The response should hold each line from the entries below where "underlying" is found.

Saved entries
>>>>>

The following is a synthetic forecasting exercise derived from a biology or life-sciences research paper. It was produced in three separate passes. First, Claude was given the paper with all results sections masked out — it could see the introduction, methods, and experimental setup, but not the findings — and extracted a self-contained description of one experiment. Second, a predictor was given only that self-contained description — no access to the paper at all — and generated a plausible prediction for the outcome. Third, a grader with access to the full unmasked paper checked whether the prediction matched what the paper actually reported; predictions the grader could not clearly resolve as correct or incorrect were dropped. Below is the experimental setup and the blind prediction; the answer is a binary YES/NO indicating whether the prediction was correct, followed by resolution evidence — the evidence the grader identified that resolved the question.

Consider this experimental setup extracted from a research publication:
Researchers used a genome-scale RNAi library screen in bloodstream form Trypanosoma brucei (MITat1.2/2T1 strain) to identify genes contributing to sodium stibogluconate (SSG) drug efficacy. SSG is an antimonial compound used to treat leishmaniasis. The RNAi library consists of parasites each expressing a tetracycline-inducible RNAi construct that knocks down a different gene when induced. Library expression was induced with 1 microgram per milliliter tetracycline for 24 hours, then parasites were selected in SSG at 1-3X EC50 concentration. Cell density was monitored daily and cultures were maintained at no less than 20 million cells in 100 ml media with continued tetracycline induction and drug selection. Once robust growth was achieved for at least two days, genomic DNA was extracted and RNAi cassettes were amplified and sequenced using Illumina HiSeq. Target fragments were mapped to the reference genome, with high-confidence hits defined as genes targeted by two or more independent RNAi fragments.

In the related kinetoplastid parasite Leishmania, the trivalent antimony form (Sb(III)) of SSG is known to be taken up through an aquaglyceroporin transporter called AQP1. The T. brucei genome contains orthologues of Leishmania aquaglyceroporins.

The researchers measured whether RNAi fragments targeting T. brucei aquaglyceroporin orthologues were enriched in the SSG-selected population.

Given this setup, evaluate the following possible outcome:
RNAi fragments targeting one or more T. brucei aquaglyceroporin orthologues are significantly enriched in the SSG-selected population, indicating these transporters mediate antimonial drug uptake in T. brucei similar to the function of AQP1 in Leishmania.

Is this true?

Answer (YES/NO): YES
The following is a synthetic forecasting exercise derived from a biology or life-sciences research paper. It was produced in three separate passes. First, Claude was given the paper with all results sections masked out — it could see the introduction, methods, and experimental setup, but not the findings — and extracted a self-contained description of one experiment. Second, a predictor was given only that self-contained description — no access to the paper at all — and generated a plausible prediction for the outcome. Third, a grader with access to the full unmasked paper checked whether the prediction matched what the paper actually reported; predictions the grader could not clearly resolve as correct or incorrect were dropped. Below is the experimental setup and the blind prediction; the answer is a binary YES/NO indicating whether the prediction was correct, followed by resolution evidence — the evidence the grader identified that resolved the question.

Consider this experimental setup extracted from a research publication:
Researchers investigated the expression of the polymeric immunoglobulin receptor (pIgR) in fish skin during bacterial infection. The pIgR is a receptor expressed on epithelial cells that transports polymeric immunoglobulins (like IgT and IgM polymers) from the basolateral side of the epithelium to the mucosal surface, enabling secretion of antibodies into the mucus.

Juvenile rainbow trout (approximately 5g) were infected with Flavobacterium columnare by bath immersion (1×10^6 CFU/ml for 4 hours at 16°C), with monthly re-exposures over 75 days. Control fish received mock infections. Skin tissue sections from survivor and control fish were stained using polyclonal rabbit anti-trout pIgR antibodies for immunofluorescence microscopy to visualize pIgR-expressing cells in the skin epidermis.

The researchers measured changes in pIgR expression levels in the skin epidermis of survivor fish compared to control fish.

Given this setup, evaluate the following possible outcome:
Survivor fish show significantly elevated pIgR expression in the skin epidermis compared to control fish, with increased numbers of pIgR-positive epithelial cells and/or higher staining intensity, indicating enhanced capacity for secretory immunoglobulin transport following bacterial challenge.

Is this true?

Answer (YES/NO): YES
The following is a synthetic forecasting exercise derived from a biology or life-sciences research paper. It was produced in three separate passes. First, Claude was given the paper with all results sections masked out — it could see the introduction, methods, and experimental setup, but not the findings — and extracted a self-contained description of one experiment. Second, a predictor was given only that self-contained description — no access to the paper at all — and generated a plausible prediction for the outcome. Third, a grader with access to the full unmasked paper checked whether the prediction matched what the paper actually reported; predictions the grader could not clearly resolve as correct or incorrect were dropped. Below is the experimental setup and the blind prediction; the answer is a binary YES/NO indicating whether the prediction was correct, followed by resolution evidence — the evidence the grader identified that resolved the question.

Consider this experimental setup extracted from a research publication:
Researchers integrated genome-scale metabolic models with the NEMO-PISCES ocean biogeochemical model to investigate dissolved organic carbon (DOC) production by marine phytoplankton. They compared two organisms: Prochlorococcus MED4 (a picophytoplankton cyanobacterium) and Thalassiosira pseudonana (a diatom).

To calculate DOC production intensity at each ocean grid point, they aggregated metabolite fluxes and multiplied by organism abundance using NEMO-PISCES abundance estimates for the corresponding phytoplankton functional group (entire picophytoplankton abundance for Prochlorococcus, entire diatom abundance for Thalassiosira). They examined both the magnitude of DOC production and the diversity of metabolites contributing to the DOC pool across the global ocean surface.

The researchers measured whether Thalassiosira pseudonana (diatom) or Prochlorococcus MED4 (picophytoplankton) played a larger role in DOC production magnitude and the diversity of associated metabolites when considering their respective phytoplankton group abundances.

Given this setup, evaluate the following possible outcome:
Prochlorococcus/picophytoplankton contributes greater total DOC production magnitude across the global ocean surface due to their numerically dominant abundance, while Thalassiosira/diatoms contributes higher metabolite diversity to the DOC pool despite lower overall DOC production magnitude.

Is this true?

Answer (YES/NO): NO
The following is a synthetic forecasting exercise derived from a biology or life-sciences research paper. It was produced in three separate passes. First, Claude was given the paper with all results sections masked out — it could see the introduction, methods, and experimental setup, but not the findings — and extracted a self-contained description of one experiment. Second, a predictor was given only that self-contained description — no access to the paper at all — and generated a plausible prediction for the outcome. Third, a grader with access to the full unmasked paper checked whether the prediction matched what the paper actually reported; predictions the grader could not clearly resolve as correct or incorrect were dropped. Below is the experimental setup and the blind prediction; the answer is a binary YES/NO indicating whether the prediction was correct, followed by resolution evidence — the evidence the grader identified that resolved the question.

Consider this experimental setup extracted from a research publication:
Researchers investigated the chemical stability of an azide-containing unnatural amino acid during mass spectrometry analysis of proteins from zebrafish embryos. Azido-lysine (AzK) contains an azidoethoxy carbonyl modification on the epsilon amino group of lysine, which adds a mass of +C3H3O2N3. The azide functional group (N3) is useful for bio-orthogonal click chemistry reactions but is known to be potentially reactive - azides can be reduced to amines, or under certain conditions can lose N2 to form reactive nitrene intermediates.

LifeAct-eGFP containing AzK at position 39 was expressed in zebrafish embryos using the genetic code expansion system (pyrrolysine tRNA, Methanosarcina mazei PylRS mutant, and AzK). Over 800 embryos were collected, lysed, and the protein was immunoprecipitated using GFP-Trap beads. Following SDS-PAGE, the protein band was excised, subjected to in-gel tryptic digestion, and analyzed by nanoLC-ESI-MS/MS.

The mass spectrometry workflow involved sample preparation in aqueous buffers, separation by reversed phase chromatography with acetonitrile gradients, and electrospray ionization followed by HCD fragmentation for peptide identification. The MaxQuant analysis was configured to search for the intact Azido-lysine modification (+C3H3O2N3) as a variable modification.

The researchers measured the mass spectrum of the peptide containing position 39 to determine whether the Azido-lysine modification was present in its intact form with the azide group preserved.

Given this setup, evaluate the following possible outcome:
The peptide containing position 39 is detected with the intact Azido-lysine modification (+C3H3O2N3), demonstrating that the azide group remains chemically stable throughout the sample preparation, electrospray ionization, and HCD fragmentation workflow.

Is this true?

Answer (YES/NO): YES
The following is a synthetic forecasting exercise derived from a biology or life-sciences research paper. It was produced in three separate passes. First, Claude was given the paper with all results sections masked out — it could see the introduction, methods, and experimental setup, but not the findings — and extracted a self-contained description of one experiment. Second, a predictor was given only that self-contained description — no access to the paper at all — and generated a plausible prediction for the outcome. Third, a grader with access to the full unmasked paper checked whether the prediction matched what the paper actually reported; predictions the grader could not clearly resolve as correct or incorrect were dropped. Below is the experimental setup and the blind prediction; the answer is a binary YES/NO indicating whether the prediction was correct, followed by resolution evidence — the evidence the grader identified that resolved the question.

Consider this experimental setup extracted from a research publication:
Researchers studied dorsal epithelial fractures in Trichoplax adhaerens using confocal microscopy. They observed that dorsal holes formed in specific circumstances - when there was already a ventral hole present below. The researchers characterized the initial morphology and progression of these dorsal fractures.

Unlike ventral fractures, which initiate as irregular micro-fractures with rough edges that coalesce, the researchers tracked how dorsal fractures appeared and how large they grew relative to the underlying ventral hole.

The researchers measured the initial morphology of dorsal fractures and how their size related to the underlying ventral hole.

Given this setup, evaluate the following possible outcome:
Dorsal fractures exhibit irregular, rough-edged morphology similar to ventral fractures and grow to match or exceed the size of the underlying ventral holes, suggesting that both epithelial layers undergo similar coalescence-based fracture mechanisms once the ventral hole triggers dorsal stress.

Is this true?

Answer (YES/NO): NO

<<<<<

• _Answer space_
Unlike ventral fractures, which initiate as irregular micro-fractures with rough edges that coalesce, the researchers tracked how dorsal fractures appeared and how large they grew relative to the underlying ventral hole.
The researchers measured the initial morphology of dorsal fractures and how their size related to the underlying ventral hole.
Dorsal fractures exhibit irregular, rough-edged morphology similar to ventral fractures and grow to match or exceed the size of the underlying ventral holes, suggesting that both epithelial layers undergo similar coalescence-based fracture mechanisms once the ventral hole triggers dorsal stress.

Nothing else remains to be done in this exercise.